He squeezed Rye’s shoulder and began carrying armfuls of debris outside to the pile they’d begun.
At home.
Vanessa and Rachel had clearly done this before—they worked as an efficient unit, finding time to tease Jack about something that Rye couldn’t quite track.
“Are you afraid of heights?” Charlie asked, and when Rye shook his head, showed him how to pull shingles off the roof.
From the ladder, he could see more of Jack and Simon’s house—could see, as well, the swath of trees surrounding them in every direction, tops so soft and green that Rye felt like if he fell backward onto them, he’d be cradled like a baby.
The sky was crayon blue and the clouds were perfectly fat and white, like the drawings in a storybook, and why the hell couldn’t he stop thinking about Charlie?

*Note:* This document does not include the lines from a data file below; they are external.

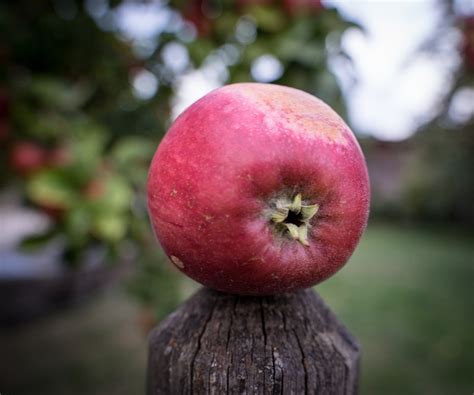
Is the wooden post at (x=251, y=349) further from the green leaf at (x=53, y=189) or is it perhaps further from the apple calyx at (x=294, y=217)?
the green leaf at (x=53, y=189)

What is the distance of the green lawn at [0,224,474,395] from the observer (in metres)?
3.46

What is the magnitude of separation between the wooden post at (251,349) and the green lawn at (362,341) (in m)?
2.87

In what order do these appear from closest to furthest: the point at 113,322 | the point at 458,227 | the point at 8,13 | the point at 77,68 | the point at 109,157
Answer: the point at 109,157, the point at 8,13, the point at 77,68, the point at 113,322, the point at 458,227

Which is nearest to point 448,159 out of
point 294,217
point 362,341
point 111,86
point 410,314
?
point 410,314

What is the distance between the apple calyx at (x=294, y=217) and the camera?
630 millimetres

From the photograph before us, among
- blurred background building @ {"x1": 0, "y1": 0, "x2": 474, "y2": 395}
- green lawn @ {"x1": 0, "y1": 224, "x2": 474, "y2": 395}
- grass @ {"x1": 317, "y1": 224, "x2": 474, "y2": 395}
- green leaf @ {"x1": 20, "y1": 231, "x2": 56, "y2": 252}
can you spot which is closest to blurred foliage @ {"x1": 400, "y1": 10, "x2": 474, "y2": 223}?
blurred background building @ {"x1": 0, "y1": 0, "x2": 474, "y2": 395}

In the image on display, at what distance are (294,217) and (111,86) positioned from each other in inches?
72.1

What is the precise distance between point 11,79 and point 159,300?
119cm

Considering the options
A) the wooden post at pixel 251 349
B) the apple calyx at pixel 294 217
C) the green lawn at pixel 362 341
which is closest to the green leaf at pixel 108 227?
the wooden post at pixel 251 349

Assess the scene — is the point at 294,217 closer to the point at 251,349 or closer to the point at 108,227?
the point at 251,349

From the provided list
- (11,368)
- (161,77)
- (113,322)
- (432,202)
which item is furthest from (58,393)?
(432,202)

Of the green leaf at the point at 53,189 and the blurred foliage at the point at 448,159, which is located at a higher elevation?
the blurred foliage at the point at 448,159

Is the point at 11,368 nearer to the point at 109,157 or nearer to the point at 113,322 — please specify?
the point at 113,322

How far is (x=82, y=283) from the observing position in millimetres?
4996
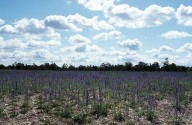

And watching him. The breadth of his shoulders and the gentleness of his corrections. The way he squinted slightly when he was thinking and how the muscles of his back moved under the soft fabric of his green and black flannel shirt.
After they’d removed the shoddy shingles, Charlie declared the roof beams salvageable. When Rye climbed down the ladder, he nearly collided with Charlie. For a moment their eyes locked, then Charlie kept walking.
Three hours, two minor injuries, and one snake later, the house was down to its gnarled bones.
Charlie ordered pizza for everyone and they ate leaning against his truck with the pizza boxes in the bed.
“Remember the time Charlie hired Jack and me to demo that lake house?” Vanessa was saying. Rye, of course, did not remember that time, and his attention drifted. He ate a piece of pizza without tasting it.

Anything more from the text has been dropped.